As contradictory as it sounds, a period of instability can have an edifying effect. Unpredictable things that happen that shake our confidence in ourselves, our communities, or the world around us can spur us to look more deeply inward, to keep that which we truly cherish and discard that which we do not.
It’s safe to say that very few people had an amazing year, and Burberry’s Riccardo Tisci is among those that suffered loss. His beloved mother Elmerinda, to whom the Burberry Spring/Summer 2022 show is dedicated, passed away in August. He also bid farewell to his trusted adviser, Burberry’s CEO Marco Gobbetti, who left the brand for Salvatore Ferragamo in June.
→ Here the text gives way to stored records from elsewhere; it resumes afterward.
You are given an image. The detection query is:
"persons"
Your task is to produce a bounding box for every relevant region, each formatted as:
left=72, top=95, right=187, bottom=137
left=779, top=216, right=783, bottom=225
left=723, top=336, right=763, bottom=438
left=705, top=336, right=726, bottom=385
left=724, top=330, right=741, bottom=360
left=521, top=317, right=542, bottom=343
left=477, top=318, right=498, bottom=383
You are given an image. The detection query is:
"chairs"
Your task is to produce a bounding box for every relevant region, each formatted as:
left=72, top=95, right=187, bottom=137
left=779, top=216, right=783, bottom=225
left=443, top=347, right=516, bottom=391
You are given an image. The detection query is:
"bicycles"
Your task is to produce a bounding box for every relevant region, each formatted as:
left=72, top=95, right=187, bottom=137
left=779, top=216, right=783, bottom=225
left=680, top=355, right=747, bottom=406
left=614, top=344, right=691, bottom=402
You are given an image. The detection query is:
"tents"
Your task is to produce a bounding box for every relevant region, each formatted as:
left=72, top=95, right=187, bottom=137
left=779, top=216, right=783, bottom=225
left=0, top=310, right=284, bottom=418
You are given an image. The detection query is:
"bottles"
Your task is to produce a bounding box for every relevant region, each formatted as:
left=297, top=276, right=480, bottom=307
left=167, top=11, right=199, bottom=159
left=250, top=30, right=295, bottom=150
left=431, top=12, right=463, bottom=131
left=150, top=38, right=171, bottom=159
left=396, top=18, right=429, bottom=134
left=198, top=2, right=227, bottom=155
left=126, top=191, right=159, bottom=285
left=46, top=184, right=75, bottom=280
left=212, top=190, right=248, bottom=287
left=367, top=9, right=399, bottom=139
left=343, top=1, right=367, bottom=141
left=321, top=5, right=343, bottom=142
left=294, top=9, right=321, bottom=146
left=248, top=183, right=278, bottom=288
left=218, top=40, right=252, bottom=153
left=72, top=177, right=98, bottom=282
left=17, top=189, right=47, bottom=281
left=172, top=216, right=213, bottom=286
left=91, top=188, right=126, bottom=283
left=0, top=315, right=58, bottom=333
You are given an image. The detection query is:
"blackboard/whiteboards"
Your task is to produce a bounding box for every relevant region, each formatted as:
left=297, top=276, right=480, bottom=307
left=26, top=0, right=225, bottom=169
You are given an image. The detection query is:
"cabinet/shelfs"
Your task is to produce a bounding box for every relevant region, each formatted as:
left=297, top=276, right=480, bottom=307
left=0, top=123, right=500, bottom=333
These seismic events have recalibrated Tisci’s creative vision, and he has emerged more confident, more assured, and more secure than ever before. As the saying goes, the purest gold is refined by the hottest fires. With one of his most brilliant shows ever, his Spring/Summer 2022 collection proved his newfound strength.
Dubbed “Animal Instinct”, the collection investigated the transparent communication of animals as reflected in their ears. Tisci’s obsession with Disney’s Bambi is well-known, and has seeped continually into his work at Burberry. The fawn-like ears that the models wore in the show reflected the way animals “talk” with their ears; for example, ears pulled slightly down might show hesitation, vulnerability, or sadness. Perhaps his recent appearance wearing downturned ears in DSection magazine hints at his recent sorrow. This emotive motif prompted a collection that blended fantasy and whimsy with reality. “It’s that idea of flicking between the endless realities and fantasies we have at our fingertips each day,” Tisci wrote in the show notes.
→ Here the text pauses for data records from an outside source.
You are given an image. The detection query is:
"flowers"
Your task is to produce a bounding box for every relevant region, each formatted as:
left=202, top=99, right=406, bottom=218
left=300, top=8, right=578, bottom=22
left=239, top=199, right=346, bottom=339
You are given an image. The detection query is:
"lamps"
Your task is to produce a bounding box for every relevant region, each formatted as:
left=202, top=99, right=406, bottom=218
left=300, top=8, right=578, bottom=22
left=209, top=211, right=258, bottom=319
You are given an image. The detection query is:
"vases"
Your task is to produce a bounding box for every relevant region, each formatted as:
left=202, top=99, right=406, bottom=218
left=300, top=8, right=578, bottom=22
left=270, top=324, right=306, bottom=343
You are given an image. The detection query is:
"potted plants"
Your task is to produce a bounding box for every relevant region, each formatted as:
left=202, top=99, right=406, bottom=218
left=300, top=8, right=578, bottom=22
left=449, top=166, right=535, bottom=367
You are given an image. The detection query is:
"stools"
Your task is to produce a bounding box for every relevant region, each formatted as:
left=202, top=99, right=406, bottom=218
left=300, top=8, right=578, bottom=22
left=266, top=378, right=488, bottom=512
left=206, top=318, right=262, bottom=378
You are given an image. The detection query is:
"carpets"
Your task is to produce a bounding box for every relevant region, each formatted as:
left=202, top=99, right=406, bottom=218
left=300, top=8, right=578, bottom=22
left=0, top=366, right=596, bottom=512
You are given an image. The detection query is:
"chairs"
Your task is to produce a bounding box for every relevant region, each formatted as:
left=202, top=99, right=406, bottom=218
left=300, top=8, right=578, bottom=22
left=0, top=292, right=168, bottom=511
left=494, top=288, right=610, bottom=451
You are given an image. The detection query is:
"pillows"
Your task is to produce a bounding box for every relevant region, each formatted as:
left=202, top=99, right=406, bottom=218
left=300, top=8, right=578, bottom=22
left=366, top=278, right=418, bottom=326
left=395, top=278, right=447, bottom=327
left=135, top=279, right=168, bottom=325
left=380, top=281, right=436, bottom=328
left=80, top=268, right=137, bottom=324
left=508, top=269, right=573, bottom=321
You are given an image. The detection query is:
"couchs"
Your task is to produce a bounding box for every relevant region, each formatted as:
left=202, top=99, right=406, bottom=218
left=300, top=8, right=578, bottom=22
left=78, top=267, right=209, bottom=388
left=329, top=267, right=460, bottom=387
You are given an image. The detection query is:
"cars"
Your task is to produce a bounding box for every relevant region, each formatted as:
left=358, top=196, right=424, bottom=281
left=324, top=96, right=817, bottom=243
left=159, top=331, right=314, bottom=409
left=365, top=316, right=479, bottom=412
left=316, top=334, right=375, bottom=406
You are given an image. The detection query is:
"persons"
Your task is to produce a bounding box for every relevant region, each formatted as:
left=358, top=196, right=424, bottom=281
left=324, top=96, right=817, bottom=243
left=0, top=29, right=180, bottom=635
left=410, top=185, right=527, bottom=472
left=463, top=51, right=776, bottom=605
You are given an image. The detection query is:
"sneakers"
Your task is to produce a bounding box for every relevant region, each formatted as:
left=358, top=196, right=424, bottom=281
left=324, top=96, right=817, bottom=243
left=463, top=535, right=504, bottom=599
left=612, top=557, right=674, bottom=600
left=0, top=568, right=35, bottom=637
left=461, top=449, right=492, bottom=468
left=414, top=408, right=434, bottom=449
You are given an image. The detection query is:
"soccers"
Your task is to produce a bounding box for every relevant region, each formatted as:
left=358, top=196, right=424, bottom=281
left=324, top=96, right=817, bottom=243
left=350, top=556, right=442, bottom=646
We’ve gotten so used to fashion going to extremes for our eyes and our dollars. This was not that.
In his own way, Tisci has effortlessly digested and recalibrated the Burberry codes since his start at the house. But this time around, the confidence he had in completely deconstructing these codes, like the iconic Burberry trench, transformed the codes into neoteric delights. The trench was sliced at the shoulder and high-necked, chopped at the thigh and worn like a mini dress, or peekaboo-cropped at the back to reveal abstract printed swimsuits beneath. Just when you thought you couldn’t possibly discover a new version of the classic trench, Tisci surprised you with new twists.
Speaking of abstract prints, a variety of graphic and colorful versions splashed their way onto sheer mini dresses and sleeveless shirts. They were fun, cool, and endlessly wearable – a testament to Tisci’s inner streetwear savant. The collection also contained bodysuits decorated in crystals and neutral options with articulated bosoms, as well as easeful maxi dresses, cow-print minis with lacing details, and fringed separates. What’s more is that this collection looked like it was constructed with complicated techniques, but simultaneously did not seem overworked. We’ve gotten so used to fashion going to extremes for our eyes and our dollars. This was not that.
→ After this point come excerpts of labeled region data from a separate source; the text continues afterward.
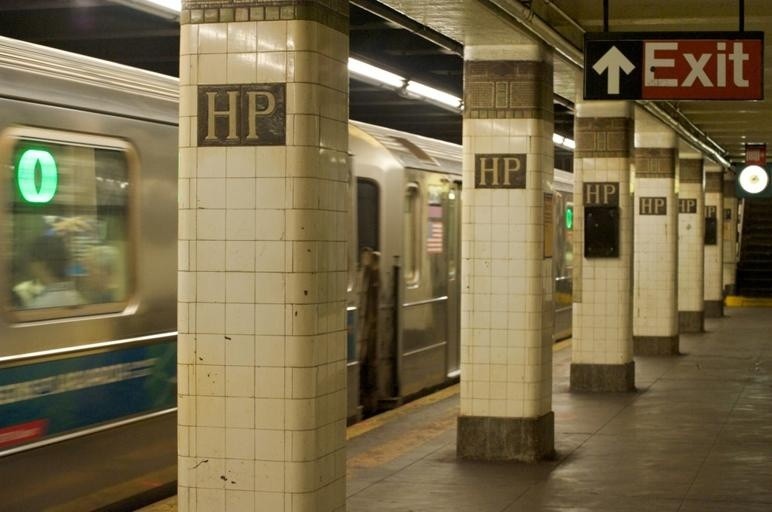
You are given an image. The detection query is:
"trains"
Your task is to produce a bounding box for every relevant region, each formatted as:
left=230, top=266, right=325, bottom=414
left=0, top=34, right=575, bottom=511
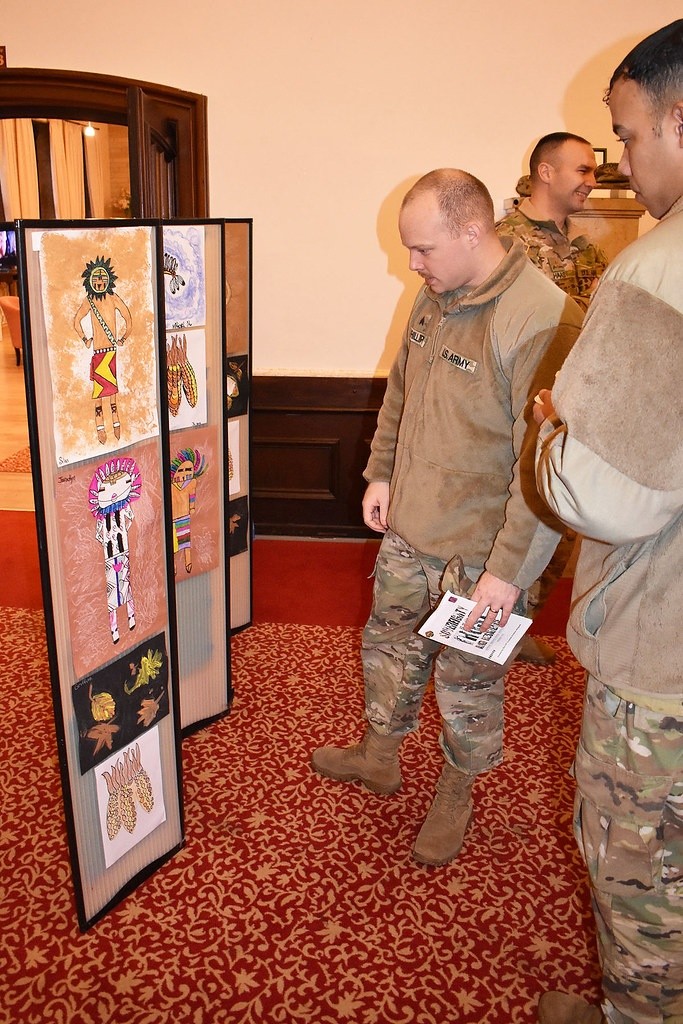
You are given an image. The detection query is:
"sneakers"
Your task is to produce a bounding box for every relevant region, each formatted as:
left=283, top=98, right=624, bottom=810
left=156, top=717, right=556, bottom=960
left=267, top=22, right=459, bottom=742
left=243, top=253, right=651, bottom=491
left=539, top=990, right=608, bottom=1024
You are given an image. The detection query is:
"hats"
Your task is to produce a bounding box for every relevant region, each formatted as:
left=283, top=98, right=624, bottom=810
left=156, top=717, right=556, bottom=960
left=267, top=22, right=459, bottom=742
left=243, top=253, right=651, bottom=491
left=595, top=163, right=630, bottom=182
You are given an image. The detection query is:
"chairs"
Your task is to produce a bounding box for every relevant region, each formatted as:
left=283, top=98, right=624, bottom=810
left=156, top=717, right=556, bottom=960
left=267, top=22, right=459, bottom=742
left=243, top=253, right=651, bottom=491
left=0, top=296, right=23, bottom=366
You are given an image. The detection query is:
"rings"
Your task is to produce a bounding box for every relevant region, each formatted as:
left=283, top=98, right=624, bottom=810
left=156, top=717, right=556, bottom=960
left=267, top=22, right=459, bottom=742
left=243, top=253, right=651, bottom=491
left=489, top=608, right=498, bottom=613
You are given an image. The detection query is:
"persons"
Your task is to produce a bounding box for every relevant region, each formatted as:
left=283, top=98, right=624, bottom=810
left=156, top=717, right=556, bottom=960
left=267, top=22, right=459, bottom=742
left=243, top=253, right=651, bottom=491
left=311, top=169, right=585, bottom=868
left=492, top=132, right=610, bottom=663
left=530, top=18, right=682, bottom=1024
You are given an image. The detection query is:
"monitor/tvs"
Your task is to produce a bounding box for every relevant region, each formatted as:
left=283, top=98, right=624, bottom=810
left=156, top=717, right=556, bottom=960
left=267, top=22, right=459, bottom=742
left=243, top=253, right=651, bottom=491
left=0, top=222, right=18, bottom=272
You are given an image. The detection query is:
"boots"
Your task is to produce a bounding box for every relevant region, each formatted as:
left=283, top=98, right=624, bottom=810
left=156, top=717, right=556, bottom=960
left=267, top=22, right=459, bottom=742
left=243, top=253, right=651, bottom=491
left=412, top=763, right=475, bottom=867
left=309, top=717, right=408, bottom=794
There was no distraction, no over-accessorization, and scarcely a logo in sight (bless him). It was clean, confident, and gorgeous, with pops of graphics and bold color-blocking to keep the eye invested. In fashion-world speak, this was a highly “directional” collection, in that it pointed the house in a new direction, one that is rife with the kind of aspirational looks that make sense for a versatile array of tastes. And Tisci doesn’t have to justify this direction to anyone. This collection was nothing short of excellent.